In his ignorance the medical man of previous generations often assumed a self-protective and rather arrogant remoteness that discouraged all questions; he knew too little to dare say, “I don’t know.” Treatment was smothered in secrecy, prescriptions were wholly in Latin, and no clue as to the whys or wherefores was offered. Of course, the warmhearted, sympathetic practitioner managed to evade this convention of unapproachability, but many patients still apologize before they make a thoroughly justified query as to the results of their examination. The modern physician takes pride in exposition. He avoids dogmatic authoritarianism. He feels that his prime responsibility is to teach the patient all that he can comprehend about his illness; exposition, not dictation, is his concern. If the physician has some skill as a teacher, or even merely patience, he will have little difficulty in translating essential technical details for an individual whose attention should be well focused. And this participation of the sick person is not confined to the management of his treatment; it is often very important in the analysis of his case, as well. Certain types of asthma, for example, are stimulated by factors external to the patient: exposure to animals, birds, pollens, molds, dust, and so forth. If the asthmatic is properly instructed, he will observe his reactions and return with data invaluable for his appraisal. The scientifically oriented physician can sift these data, discarding the coincidental and retaining the causal. Then carefully controlled experiments in treatment may be set up in a parinership of doctor and patient; if cure be possible under present knowledge, such an approach will surely find it.

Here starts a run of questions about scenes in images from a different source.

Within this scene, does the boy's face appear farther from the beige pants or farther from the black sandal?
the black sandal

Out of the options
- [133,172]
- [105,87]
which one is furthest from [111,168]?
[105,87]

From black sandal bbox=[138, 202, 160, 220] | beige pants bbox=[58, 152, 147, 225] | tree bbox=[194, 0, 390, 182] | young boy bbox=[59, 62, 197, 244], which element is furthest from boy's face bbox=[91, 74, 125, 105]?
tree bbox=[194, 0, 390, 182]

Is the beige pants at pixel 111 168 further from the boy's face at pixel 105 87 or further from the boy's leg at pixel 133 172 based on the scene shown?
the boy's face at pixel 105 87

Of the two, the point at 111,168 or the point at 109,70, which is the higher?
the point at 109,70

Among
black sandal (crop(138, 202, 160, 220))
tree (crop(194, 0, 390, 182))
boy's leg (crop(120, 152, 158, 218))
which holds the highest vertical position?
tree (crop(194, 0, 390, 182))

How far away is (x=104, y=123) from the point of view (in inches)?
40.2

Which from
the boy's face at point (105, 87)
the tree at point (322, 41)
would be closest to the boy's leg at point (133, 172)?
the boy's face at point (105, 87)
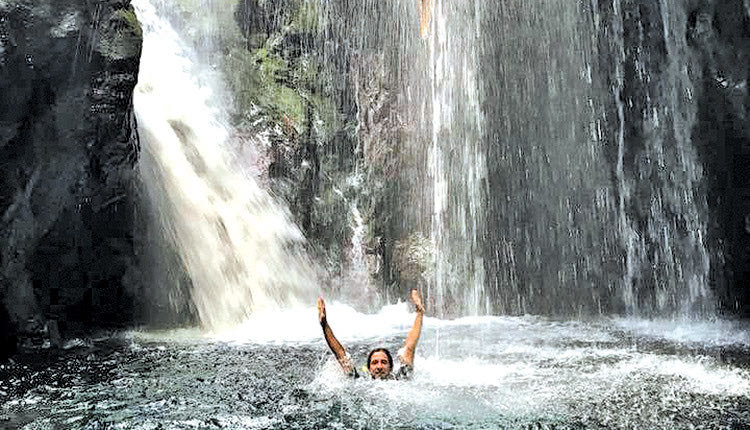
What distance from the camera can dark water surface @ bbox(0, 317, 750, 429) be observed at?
5578 millimetres

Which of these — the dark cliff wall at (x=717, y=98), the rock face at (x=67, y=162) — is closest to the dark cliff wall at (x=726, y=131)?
the dark cliff wall at (x=717, y=98)

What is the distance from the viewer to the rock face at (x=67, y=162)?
365 inches

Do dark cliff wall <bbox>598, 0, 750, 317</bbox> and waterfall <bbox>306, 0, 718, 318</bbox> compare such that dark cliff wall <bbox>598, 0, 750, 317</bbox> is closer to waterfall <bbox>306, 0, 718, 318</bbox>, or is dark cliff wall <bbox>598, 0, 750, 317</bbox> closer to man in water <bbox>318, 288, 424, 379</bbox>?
Answer: waterfall <bbox>306, 0, 718, 318</bbox>

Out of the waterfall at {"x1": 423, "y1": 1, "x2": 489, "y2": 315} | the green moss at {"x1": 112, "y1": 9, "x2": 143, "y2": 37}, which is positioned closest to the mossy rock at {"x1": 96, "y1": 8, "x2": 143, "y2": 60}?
the green moss at {"x1": 112, "y1": 9, "x2": 143, "y2": 37}

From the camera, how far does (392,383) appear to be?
6.78 metres

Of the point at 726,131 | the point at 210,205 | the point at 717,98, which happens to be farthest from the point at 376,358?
the point at 717,98

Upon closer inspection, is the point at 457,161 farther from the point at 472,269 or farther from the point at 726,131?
the point at 726,131

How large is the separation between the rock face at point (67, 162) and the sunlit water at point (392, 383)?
975 mm

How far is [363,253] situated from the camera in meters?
15.2

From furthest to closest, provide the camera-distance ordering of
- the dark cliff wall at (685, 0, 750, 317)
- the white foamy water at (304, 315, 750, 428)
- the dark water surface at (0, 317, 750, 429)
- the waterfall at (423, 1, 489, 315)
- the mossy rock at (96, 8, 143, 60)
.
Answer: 1. the waterfall at (423, 1, 489, 315)
2. the dark cliff wall at (685, 0, 750, 317)
3. the mossy rock at (96, 8, 143, 60)
4. the white foamy water at (304, 315, 750, 428)
5. the dark water surface at (0, 317, 750, 429)

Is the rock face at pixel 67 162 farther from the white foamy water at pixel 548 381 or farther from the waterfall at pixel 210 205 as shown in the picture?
the white foamy water at pixel 548 381

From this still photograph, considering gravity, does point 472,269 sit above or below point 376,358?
above

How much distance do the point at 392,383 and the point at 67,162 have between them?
619cm

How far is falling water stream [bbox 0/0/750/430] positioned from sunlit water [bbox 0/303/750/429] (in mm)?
35
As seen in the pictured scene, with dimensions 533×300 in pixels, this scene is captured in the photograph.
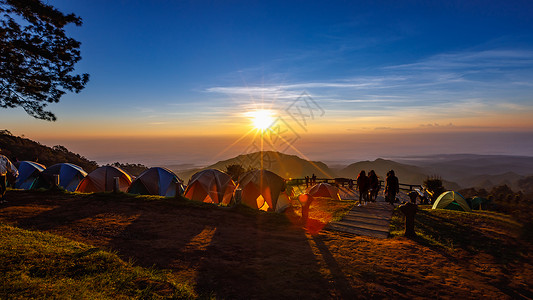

Although the wise and perceptive physician has always recognized the etiological influences of the environment, economic and emotional, as well as the role of the patient’s own temperament, this recognition was often on an almost unconscious level. It guided his management more by intuition than by deliberate analysis. The medical student of today is taught to take a history that is not only comprehensive but consciously analytical of the forces other than organic disease that are projected onto the patient by his family, his work, and his own character. A case presentation in the wards of a modern university hospital describes first of all a person, a special person, as thoroughly as the limitations of tact will permit; then follows a delineation of the symptoms and the objective abnormalities existing in this well-defined personality. Attention to the personality competes in no way with a systematic study of the physical status, for the two aspects are wholly complementary. The increasing body of knowledge concerning man’s emotions and their effect on his health often makes it possible to substitute scientific integration for pure intuition, thus freeing the intuitive approach for other areas. No one attempting to solve human problems can dismiss the valuable aid that intuition, the mobilization of unanalyzed experience, can provide at crucial moments.

As the physician has been able to give up the magic that was once the chief stock in trade of the most honest practitioners and to assume the role of scientific adviser to his patient, a new quality of integrity has entered the relationship. The atmosphere is that of an honest and candid interchange, the patient responding to the penetrating interest that is implicit in a modern diagnostic study and the physician reacting with the confidence and humility that comes from scientific insight. Such honesty is the firmest foundation for rich human relationships.